Copy out the entries below precisely; nothing is to be omitted.

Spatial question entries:
● ● ●
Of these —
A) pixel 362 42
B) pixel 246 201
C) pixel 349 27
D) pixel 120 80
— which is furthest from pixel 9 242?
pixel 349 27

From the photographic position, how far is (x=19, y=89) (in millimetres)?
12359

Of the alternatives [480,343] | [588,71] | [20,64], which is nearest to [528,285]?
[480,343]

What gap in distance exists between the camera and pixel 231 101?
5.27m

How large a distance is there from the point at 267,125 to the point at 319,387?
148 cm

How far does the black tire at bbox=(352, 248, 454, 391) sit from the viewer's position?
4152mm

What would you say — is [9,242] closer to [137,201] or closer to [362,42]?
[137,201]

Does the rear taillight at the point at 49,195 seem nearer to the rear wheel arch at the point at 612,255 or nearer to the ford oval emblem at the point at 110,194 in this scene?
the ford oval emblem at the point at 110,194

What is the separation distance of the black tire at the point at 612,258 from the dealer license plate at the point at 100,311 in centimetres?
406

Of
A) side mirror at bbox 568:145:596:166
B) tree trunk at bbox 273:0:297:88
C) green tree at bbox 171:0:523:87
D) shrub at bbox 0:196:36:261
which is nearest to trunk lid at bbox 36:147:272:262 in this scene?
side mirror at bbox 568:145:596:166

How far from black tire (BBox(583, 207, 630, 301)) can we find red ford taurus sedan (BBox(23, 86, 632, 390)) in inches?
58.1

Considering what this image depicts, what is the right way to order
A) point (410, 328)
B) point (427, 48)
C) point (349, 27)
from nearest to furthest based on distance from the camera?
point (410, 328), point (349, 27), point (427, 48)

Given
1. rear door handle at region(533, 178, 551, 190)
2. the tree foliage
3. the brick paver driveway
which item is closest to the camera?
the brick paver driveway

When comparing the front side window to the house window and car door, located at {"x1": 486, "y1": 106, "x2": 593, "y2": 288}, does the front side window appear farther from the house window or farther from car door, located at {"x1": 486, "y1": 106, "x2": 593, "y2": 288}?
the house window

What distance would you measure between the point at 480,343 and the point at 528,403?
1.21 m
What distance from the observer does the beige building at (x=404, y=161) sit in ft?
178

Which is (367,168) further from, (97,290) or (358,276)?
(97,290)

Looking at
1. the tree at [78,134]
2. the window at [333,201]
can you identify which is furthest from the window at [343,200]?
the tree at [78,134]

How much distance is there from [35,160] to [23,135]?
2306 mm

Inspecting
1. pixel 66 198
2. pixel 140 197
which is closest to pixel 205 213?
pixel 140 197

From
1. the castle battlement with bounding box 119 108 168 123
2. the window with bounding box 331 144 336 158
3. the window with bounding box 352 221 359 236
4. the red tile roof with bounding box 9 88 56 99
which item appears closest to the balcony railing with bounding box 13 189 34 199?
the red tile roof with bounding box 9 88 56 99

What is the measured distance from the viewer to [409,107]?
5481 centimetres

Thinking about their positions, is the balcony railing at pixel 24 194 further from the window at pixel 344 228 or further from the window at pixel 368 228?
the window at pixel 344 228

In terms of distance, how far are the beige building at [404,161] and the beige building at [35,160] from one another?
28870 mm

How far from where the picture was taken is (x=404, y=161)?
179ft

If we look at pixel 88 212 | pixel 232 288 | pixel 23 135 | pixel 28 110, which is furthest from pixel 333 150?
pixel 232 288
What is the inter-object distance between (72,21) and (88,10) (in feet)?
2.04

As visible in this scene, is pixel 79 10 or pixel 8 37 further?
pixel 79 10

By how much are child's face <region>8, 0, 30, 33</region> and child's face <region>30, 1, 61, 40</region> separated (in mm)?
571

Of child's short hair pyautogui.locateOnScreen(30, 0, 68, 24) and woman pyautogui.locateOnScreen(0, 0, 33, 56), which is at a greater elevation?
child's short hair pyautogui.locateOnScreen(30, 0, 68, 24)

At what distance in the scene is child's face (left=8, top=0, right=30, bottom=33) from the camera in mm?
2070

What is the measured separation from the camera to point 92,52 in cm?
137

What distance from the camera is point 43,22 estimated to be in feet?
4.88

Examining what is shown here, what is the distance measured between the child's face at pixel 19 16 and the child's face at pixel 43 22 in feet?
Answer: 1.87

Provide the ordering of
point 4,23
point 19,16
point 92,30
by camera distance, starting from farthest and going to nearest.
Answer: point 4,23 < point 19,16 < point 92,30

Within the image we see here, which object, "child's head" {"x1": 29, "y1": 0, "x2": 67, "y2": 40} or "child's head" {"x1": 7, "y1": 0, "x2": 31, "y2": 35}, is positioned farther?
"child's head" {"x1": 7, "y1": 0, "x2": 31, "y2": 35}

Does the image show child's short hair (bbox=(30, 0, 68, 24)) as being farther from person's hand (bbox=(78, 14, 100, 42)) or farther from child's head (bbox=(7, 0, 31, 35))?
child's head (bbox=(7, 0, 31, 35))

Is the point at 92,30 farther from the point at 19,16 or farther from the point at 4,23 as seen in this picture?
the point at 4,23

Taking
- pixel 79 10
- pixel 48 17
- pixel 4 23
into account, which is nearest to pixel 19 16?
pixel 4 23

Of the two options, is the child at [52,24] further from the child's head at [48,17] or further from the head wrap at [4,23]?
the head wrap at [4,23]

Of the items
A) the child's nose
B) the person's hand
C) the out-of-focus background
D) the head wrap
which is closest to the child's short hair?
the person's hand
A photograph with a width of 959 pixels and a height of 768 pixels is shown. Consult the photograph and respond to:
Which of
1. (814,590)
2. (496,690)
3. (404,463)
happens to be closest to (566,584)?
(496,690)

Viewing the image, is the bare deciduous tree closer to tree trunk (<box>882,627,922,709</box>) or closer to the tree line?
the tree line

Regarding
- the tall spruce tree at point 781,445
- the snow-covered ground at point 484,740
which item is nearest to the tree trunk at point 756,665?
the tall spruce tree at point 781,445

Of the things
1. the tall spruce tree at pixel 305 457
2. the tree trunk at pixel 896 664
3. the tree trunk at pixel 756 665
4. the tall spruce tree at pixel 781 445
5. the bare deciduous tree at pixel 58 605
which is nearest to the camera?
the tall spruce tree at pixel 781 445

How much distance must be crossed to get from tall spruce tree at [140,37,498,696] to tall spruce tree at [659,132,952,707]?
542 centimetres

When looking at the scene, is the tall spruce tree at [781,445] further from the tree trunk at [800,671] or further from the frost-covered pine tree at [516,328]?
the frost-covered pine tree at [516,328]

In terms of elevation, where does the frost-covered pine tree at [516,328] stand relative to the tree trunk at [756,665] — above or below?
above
● ● ●
ANSWER:
Of these —
A) pixel 362 42
B) pixel 246 201
C) pixel 349 27
D) pixel 120 80
— which is furthest from pixel 9 242?
pixel 349 27

From the photographic position, how far is (x=19, y=89) (in millimetres)?
12359

Of the alternatives [480,343] | [588,71] | [20,64], which is nearest to [528,285]?
[480,343]

What gap in distance exists between the camera and pixel 231 101?
5.27m

How large a distance is there from the point at 267,125 to the point at 319,387?
148 cm

How far does the black tire at bbox=(352, 248, 454, 391) sit from the viewer's position?
4152mm

What would you say — is [9,242] closer to [137,201] or closer to [362,42]?
[137,201]

Does the rear taillight at the point at 49,195 seem nearer to the rear wheel arch at the point at 612,255 or nearer to the ford oval emblem at the point at 110,194 in this scene?
the ford oval emblem at the point at 110,194

What is the separation distance of the black tire at the point at 612,258 from the dealer license plate at the point at 100,311 in centimetres?
406

Of
A) side mirror at bbox 568:145:596:166
B) tree trunk at bbox 273:0:297:88
C) green tree at bbox 171:0:523:87
D) shrub at bbox 0:196:36:261
which is nearest to trunk lid at bbox 36:147:272:262 in this scene?
side mirror at bbox 568:145:596:166

How far from black tire (BBox(583, 207, 630, 301)) can we find red ford taurus sedan (BBox(23, 86, 632, 390)) in inches?
58.1

Considering what this image depicts, what is the right way to order
A) point (410, 328)
B) point (427, 48)
C) point (349, 27)
from nearest to furthest based on distance from the camera?
point (410, 328), point (349, 27), point (427, 48)

Given
1. rear door handle at region(533, 178, 551, 190)
2. the tree foliage
3. the brick paver driveway
which item is closest to the camera?
the brick paver driveway

When comparing the front side window to the house window and car door, located at {"x1": 486, "y1": 106, "x2": 593, "y2": 288}, does the front side window appear farther from the house window or farther from car door, located at {"x1": 486, "y1": 106, "x2": 593, "y2": 288}?
the house window

What distance would you measure between the point at 480,343 and the point at 528,403?
1.21 m
What distance from the observer does the beige building at (x=404, y=161) sit in ft?
178

Which is (367,168) further from, (97,290) or (358,276)?
(97,290)

Looking at
1. the tree at [78,134]
2. the window at [333,201]
can you identify which is furthest from the window at [343,200]?
the tree at [78,134]

How much distance is there from [35,160] to [23,135]?
2306 mm

Inspecting
1. pixel 66 198
2. pixel 140 197
which is closest to pixel 205 213?
pixel 140 197

From
1. the castle battlement with bounding box 119 108 168 123
2. the window with bounding box 331 144 336 158
3. the window with bounding box 352 221 359 236
4. the red tile roof with bounding box 9 88 56 99
which item appears closest to the balcony railing with bounding box 13 189 34 199?
the red tile roof with bounding box 9 88 56 99

What is the measured distance from the viewer to [409,107]?
5481 centimetres

Thinking about their positions, is the balcony railing at pixel 24 194 further from the window at pixel 344 228 or further from the window at pixel 368 228?
the window at pixel 344 228

In terms of distance, how far are the beige building at [404,161] and the beige building at [35,160] from one another?
28870 mm

How far from where the picture was taken is (x=404, y=161)?
179ft

If we look at pixel 88 212 | pixel 232 288 | pixel 23 135 | pixel 28 110, which is furthest from pixel 333 150?
pixel 232 288
What is the inter-object distance between (72,21) and (88,10) (in feet)?
2.04

As visible in this scene, is pixel 79 10 or pixel 8 37 further?
pixel 79 10

By how much are child's face <region>8, 0, 30, 33</region> and child's face <region>30, 1, 61, 40</region> separated (in mm)?
571

Of child's short hair pyautogui.locateOnScreen(30, 0, 68, 24) and woman pyautogui.locateOnScreen(0, 0, 33, 56), which is at a greater elevation?
child's short hair pyautogui.locateOnScreen(30, 0, 68, 24)

At what distance in the scene is child's face (left=8, top=0, right=30, bottom=33) from the camera in mm?
2070

What is the measured separation from the camera to point 92,52 in cm?
137

What distance from the camera is point 43,22 estimated to be in feet?
4.88

Examining what is shown here, what is the distance measured between the child's face at pixel 19 16 and the child's face at pixel 43 22 in feet?
Answer: 1.87

Provide the ordering of
point 4,23
point 19,16
point 92,30
by camera distance, starting from farthest and going to nearest.
Answer: point 4,23 < point 19,16 < point 92,30

Within the image we see here, which object, "child's head" {"x1": 29, "y1": 0, "x2": 67, "y2": 40} or "child's head" {"x1": 7, "y1": 0, "x2": 31, "y2": 35}, is positioned farther?
"child's head" {"x1": 7, "y1": 0, "x2": 31, "y2": 35}

Does the image show child's short hair (bbox=(30, 0, 68, 24)) as being farther from person's hand (bbox=(78, 14, 100, 42)) or farther from child's head (bbox=(7, 0, 31, 35))?
child's head (bbox=(7, 0, 31, 35))

Is the point at 92,30 farther from the point at 19,16 or farther from the point at 4,23 as seen in this picture?
the point at 4,23

Taking
- pixel 79 10
- pixel 48 17
- pixel 4 23
into account, which is nearest to pixel 19 16?
pixel 4 23

Of the two options, is the child at [52,24] further from the child's head at [48,17] or further from the head wrap at [4,23]?
the head wrap at [4,23]

Of the items
A) the child's nose
B) the person's hand
C) the out-of-focus background
D) the head wrap
which is closest to the child's short hair?
the person's hand
A photograph with a width of 959 pixels and a height of 768 pixels is shown. Consult the photograph and respond to:
Which of
1. (814,590)
2. (496,690)
3. (404,463)
happens to be closest to (566,584)?
(496,690)

Viewing the image, is the bare deciduous tree closer to tree trunk (<box>882,627,922,709</box>) or closer to the tree line?
the tree line

Regarding
- the tall spruce tree at point 781,445
- the snow-covered ground at point 484,740
which item is nearest to the tree trunk at point 756,665?
the tall spruce tree at point 781,445

Of the things
1. the tall spruce tree at pixel 305 457
2. the tree trunk at pixel 896 664
3. the tree trunk at pixel 756 665
4. the tall spruce tree at pixel 781 445
5. the bare deciduous tree at pixel 58 605
which is nearest to the camera?
the tall spruce tree at pixel 781 445

How much distance must be crossed to get from tall spruce tree at [140,37,498,696] to tall spruce tree at [659,132,952,707]?
542 centimetres

When looking at the scene, is the tall spruce tree at [781,445] further from the tree trunk at [800,671] or further from the frost-covered pine tree at [516,328]?
the frost-covered pine tree at [516,328]

In terms of elevation, where does the frost-covered pine tree at [516,328] stand relative to the tree trunk at [756,665] — above or below?
above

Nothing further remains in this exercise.